For a full description of the required protocol to communicate with a WS2811, please refer to either Alans page or the datasheet. In summary, the microcontroller should send a serial signal containing 3 bytes for every LED in the chain, in GRB-order. The bits of this signal are encoded in a special way. See the figure below.

illustration of a WS2811 waveform

This image shows a sequence of a "0" followed by a "1". Every bit starts with a rising flank. For zeros, the signal drops back to low "quickly" while for ones the signal stays high and drops nearer the end of the bit. I've chosen the following timing, in line with Alans observations and recommendations:

  • Zero: 250ns up, 1000ns down
  • One: 1000ns up, 250ns down

Giving a total duration of 1250ns for every bit, or 10μs per byte. These timings do not fall in the ranges permitted by the data sheet, but Alan describes clearly why that should not be a problem. 1250ns means 10 clock ticks per bit. That is not a lot. A typical, naive implementation would need to do the following things at every bit:

  1. determine whether the next bit is a 1 or a 0
  2. decrease a bit counter and determine if the end of a byte has been reached, if at the end:
    1. determine if we're at the end of the total sequence
    2. load a new byte in the data register
    3. decrement the byte counter
    4. reset the bit counter
  3. jump back to the first step

Oh yes, and that is of course in addition to actually switching the output levels.

All of that does not fit into a single 10-clock time frame.
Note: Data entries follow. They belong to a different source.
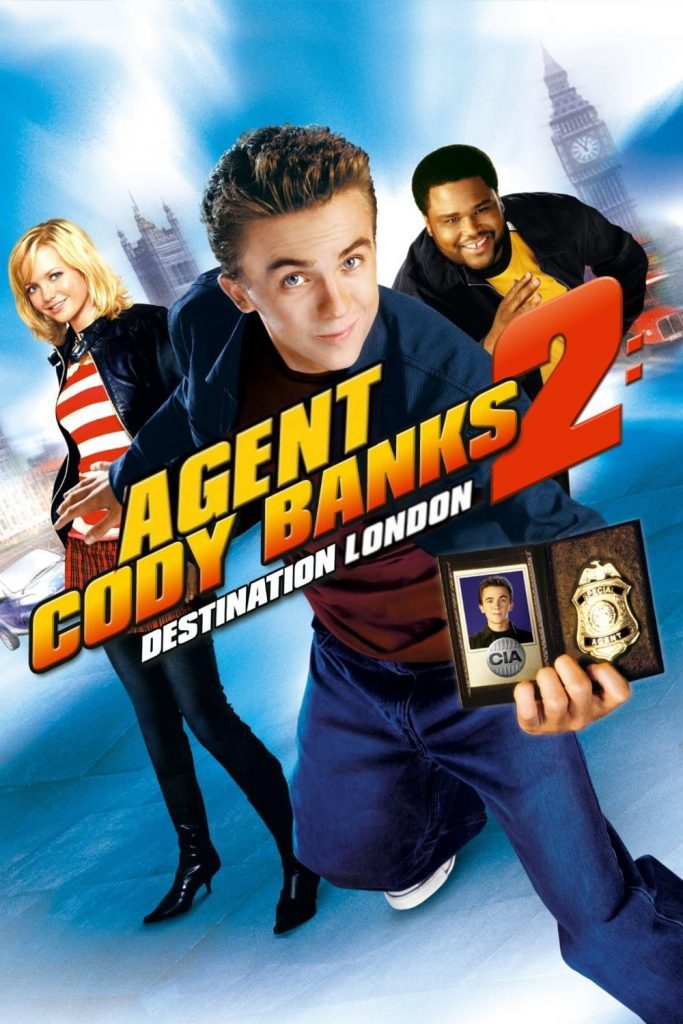 """Poster for the movie """"Agent Cody Banks 2: Destination London"""""""
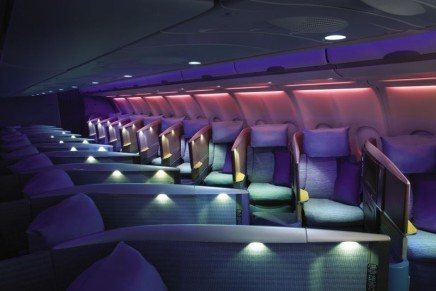 The most comfortable business class seating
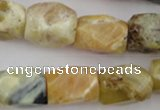 CNG832 15.5 inches 13*18mm faceted nuggets yellow opal beads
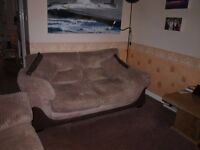 Two Seater Sofa Bed / Metal double Bed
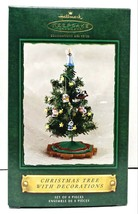 2002 Hallmark Keepsake Christmas Tree With Ornaments Decoration QX4476 - $40.00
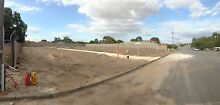 Subdivision Clearing Drainage Retaining Fencing West Perth Perth City Preview
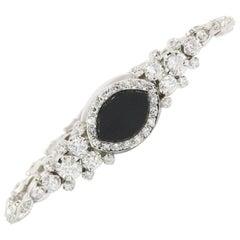14 Karat White Gold Diamond and Onyx Watch Conversion Bracelet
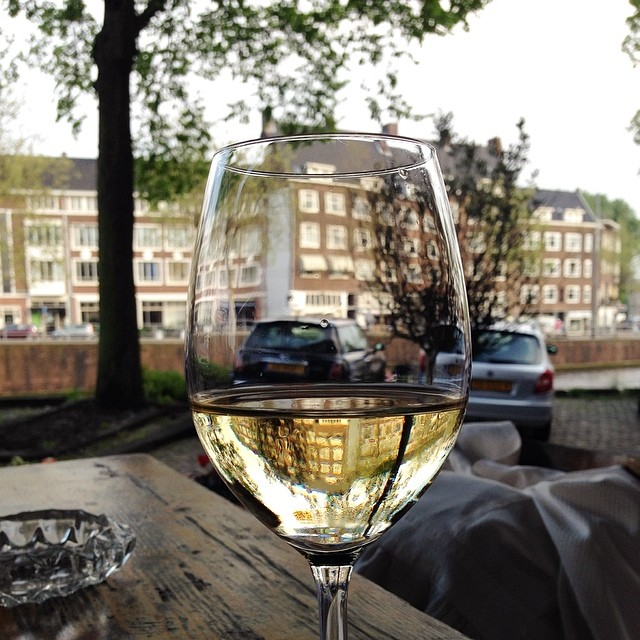 Glass of wine at Oslo Caffe, Amsterdam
Luckily, it doesn't have to. My first version of this driver partially unrolled the bit loop into a 2-bit loop. This allowed all those actions described above to fit within the loop, but it also required 4 versions of the loop (one for every 2-bit combination). The code would jump from one version of the loop to the other as appropriate.
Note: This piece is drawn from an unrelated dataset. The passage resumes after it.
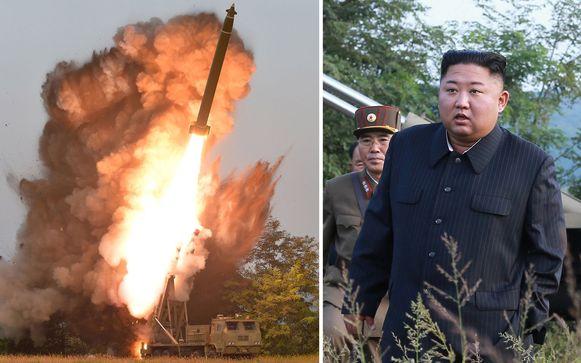 Kim Jong-Un leidde persoonlijk de test, melden staatsmedia uit Noord-Korea.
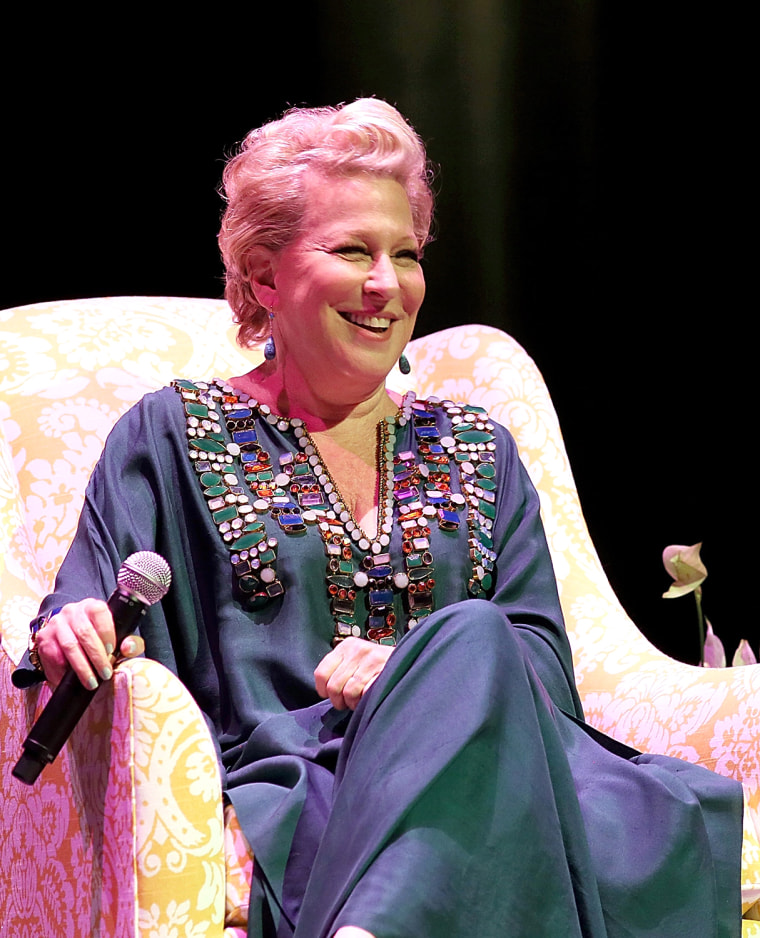 Image: A Conversation With Bette Midler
When writing code for the 9.6 Mhz version and the version for sparse LED strings (strings where most LEDs were off), I figured out a way where I could basically have one small loop for each bit but where the code for the last two bits would be unrolled, giving enough time to fetch the next byte and reset the bit counter. This resulted in the much smaller driver code that I have now.

Defining the puzzle

Inventing a notation

Juggling with many states, jumping from one piece of code to the other without introducing phase errors turns out to be interesting. I spent a couple of lonely lunch breaks and several pages in my little (paper!) notebook before I even figured out how to describe the problem. When a notation became clear, however, the going was easy enough and this exercise turned into one of the nicer kinds of pastimes.

Ws2811 driver code.png

The image above shows the full code for the driver in a spreadsheet with pseudo assembly code in the yellow blocks. To the left of each yellow block is a graphic representing the wave form being generated. Tilt your head to the right to see the more conventional waveform graphic. The blue blocks show where the signal could be high or low, depending on the current bit value being sent. Each horizontal row in the yellow blocks represents a clock tick, not necessarily an instruction word. To the left of each waveform graphic there are numbers from 00 to 19 that represent the "phase" at the corresponding clock tick. Phases 00-09 are those of the first 7 bits, phases 10-19 are those of the last bit.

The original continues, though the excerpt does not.